MANDATORY class member ordering:

class Processor:
    # 1. Class State: Constants and class attributes
    DEFAULT_CONFIG = "default"
    RESERVED_NAMES = frozenset(["__init__", "__new__"])

    # 2. Lifecycle: __init__ and __new__
    def __init__(self, config: Config) -> None:
        self._config = config
        self._state = ProcessorState()

    # 3. Magic Methods: __repr__, __str__, __len__
    def __repr__(self) -> str:
        return f"Processor(config={self._config!r})"

    # 4. Public Interface: Properties, then public methods
    @property
    def name(self) -> str:
        return self._config.get("name", self.DEFAULT_CONFIG)

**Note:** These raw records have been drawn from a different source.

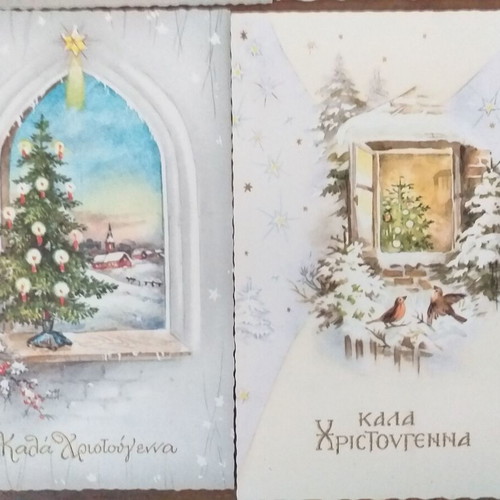 Christmas collectible cards like new, set of 15 pieces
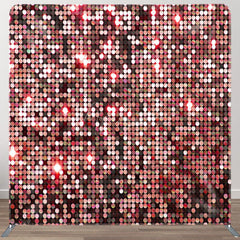 Aperturee - Aperturee Rose Gold Sequins Glitter Square Tension Backdrop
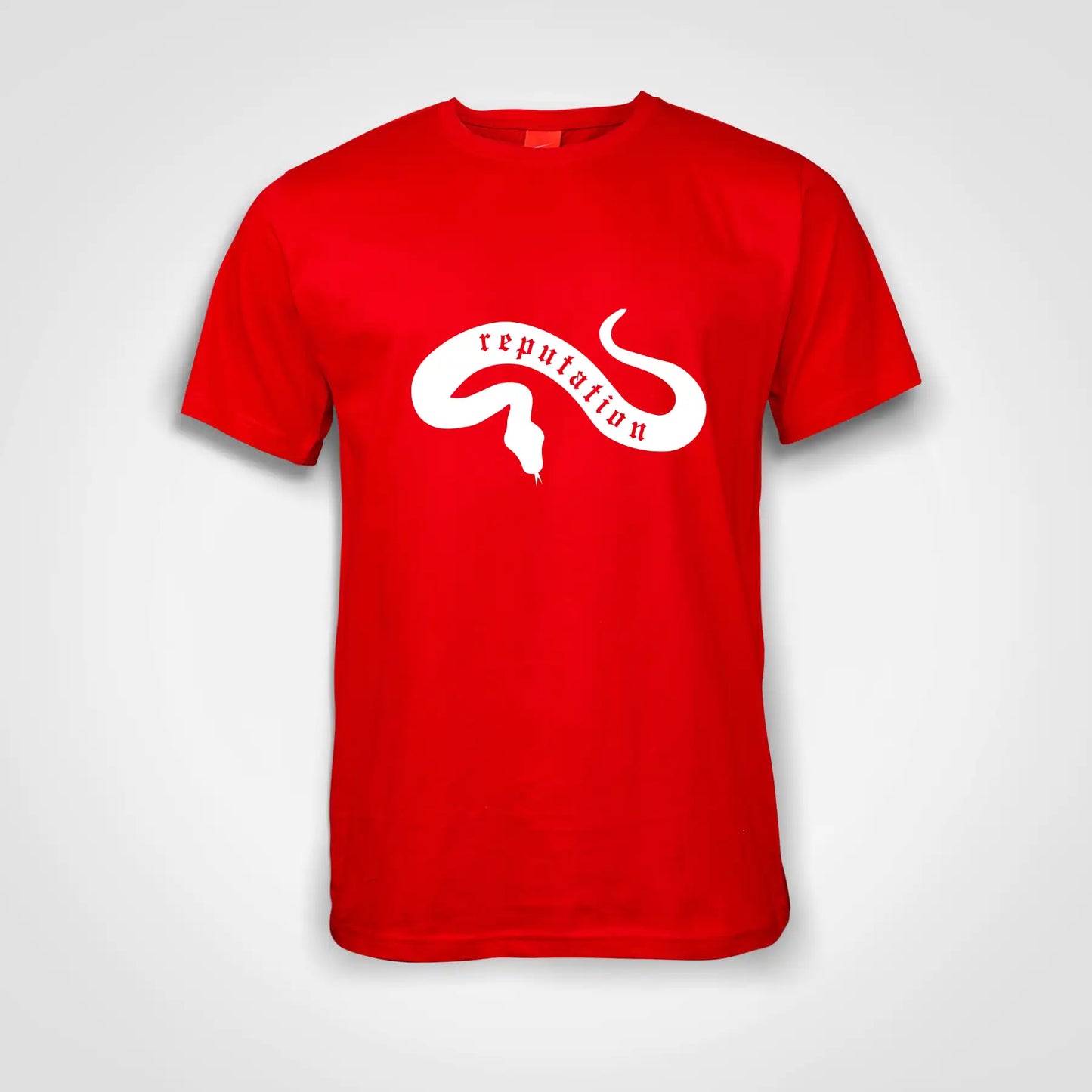 Reputation Snake Cotton T-Shirt Red IZZIT APPAREL
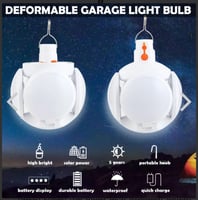 لمبة إضاءة LED خارجية قابلة للتشوه تعمل بالطاقة ال...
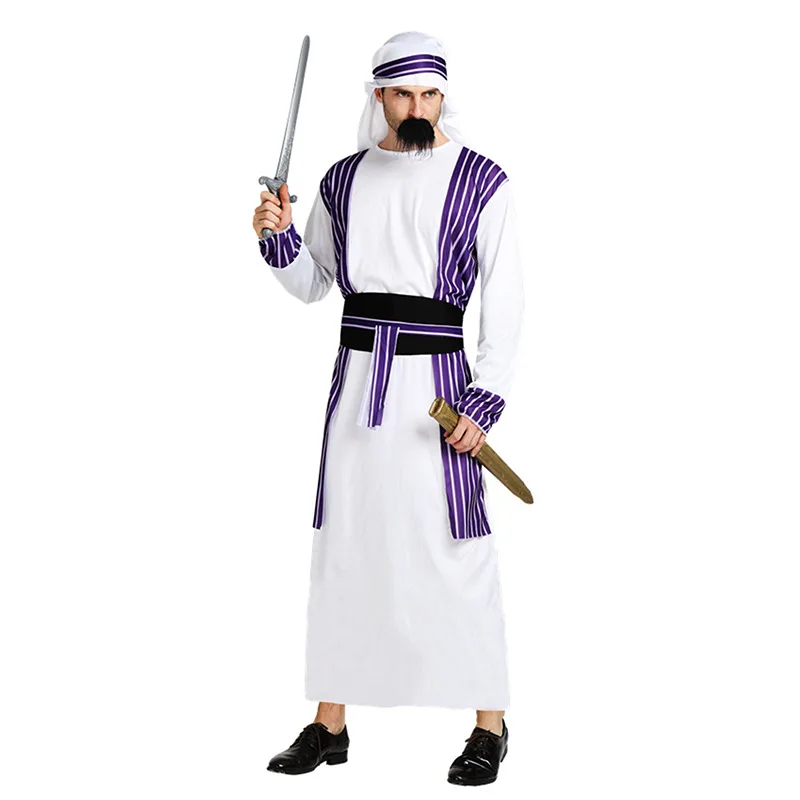 New Male Adult Arab Costume Arab Men S Budget Costume Halloween Carnival Costume Sheik Costume Male Fancy Dress Role Play Outfit Aliexpress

    def process(self, data: Sequence[str]) -> Result:
        """Process data."""
        return self._process_impl(list(data))

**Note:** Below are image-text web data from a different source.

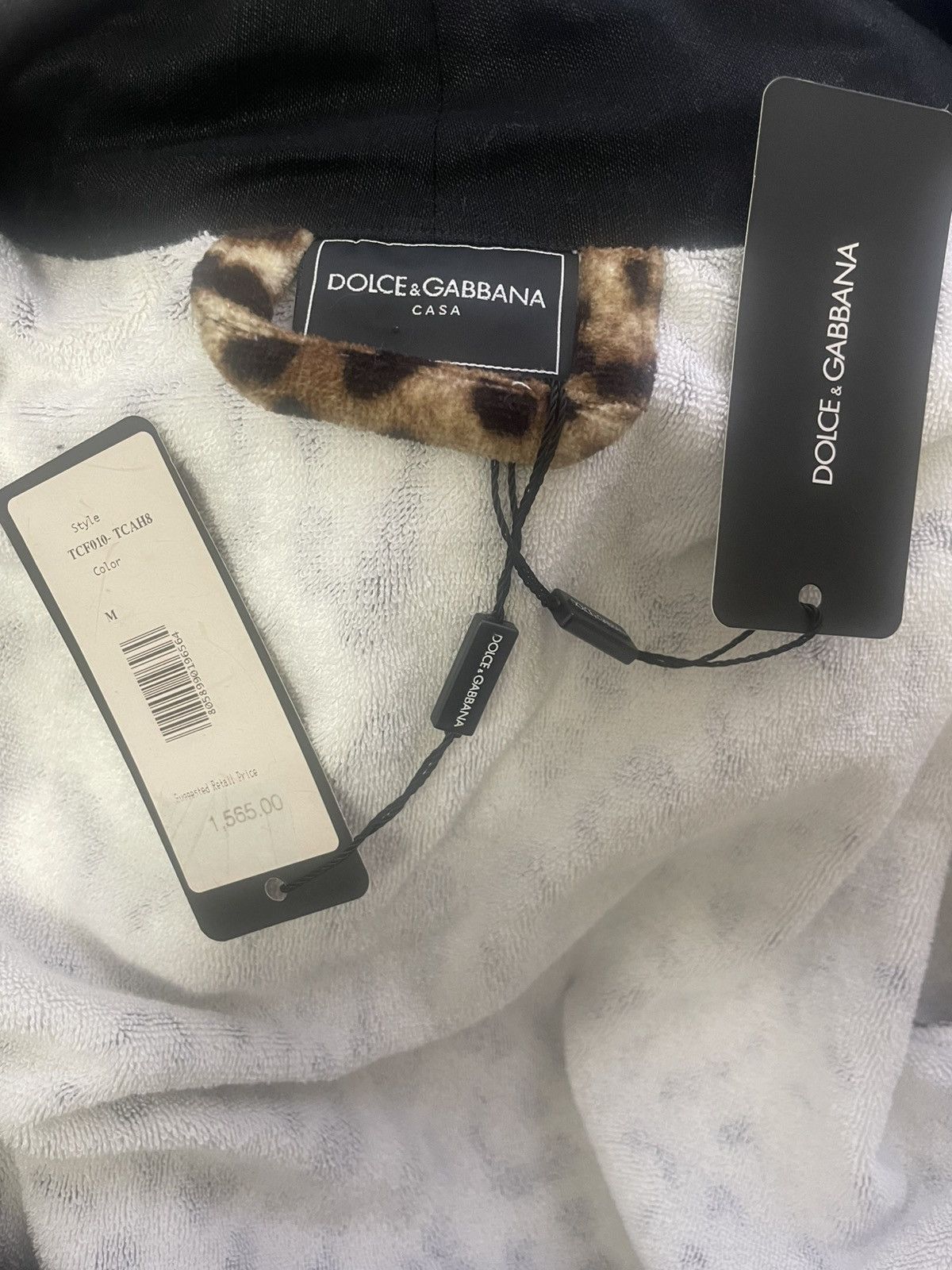 Dolce & Gabbana Dolce & Gabbana Terry Cotton Bath Robe Size M Size ONE SIZE - 13 Thumbnail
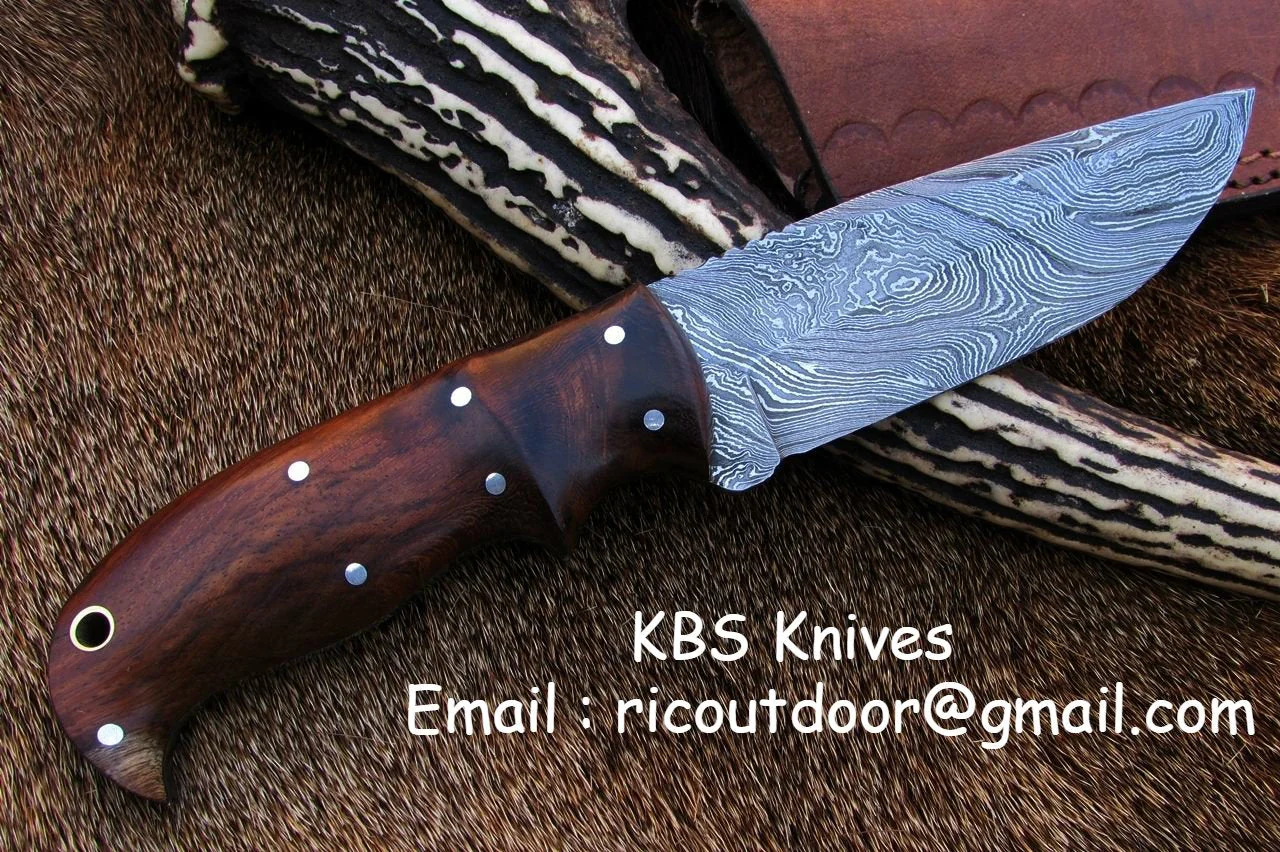 Handmade Damascus Skinning Knife - Image 2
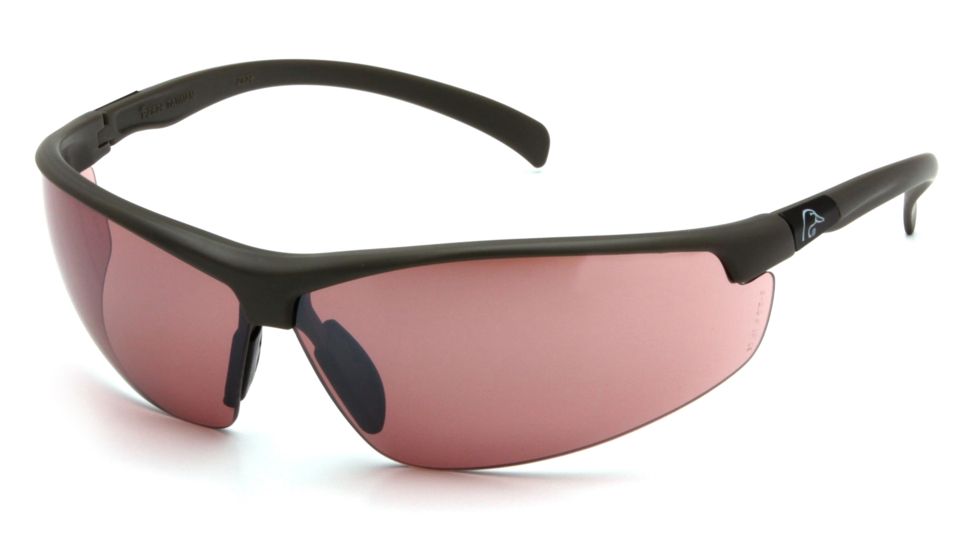 Ducks Unlimited Shooting Eyewear, Vermillion Lens, Black Frame DUSB6627D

    # 5. Internals: Private/protected methods at bottom
    def _process_impl(self, data: list[str]) -> Result:
        pass

Testing strategy

Domain-centric test organization

tests/
├── unit/
│   ├── processing/
│   │   ├── test_data_processing.py
│   │   └── test_transformations.py
│   └── validation/
│       └── test_input_validation.py
├── properties/
│   └── test_invariants.py
└── fuzz/
    └── test_fuzzing.py

Error handling patterns

class AppError(Exception):
    """Base exception for application."""
    pass

class ValidationError(AppError):
    """Raised when validation fails."""

    def __init__(self, message: str, field: str | None = None) -> None:
        super().__init__(message)
        self.field = field

def process_data(data: Sequence[str]) -> Result:
    """Process with clear error messages."""
    if not data:
        raise ValidationError("No data provided")

    try:
        return _process_impl(data)
    except ValueError as e:
        raise ValidationError(f"Invalid data format: {e}") from e

Package management with uv

Essential commands

# CRITICAL: ALWAYS use 'uv run python' for script execution
uv run python scripts/analyze.py
uv run python -m yourpackage

# Install dependencies
uv sync

# Run tools
uv run pytest
uv run ruff check .
uv run basedpyright

Code quality tools

Configuration (pyproject.toml)

[project]
requires-python = ">=3.14"
dependencies = ["typing-extensions>=4.8"]

[tool.basedpyright]
typeCheckingMode = "strict"
pythonVersion = "3.14"

[tool.ruff]
line-length = 88
target-version = "py314"

[tool.ruff.lint]
select = ["ALL"]
ignore = ["D", "ANN101", "ANN102"]

[tool.pytest.ini_options]
testpaths = ["tests"]
addopts = "--strict-markers --cov=src --cov-report=term-missing"

Security practices

import shlex
from pathlib import Path

def validate_input(user_input: str) -> str:
    """Validate and sanitize user input."""
    # Prevent command injection
    if any(char in user_input for char in [';', '|', '&', '`', '$']):
        raise ValueError("Invalid characters in input")
    return shlex.quote(user_input)

def safe_path_resolution(user_path: str, base: Path) -> Path:
    """Safely resolve paths to prevent traversal."""
    path = (base / user_path).resolve()
    if not path.is_relative_to(base):
        raise ValueError("Path traversal detected")
    return path

Quick reference

Testing checklist

  • Unit tests with >95% coverage
  • Property-based tests for invariants
  • Fuzz tests for robustness
  • Benchmarks for critical paths
  • Type checking passes (basedpyright)
  • Linting passes (ruff)
  • Domain-centric test organization

Remember: Prioritize type safety, comprehensive testing, and standard library usage in all development.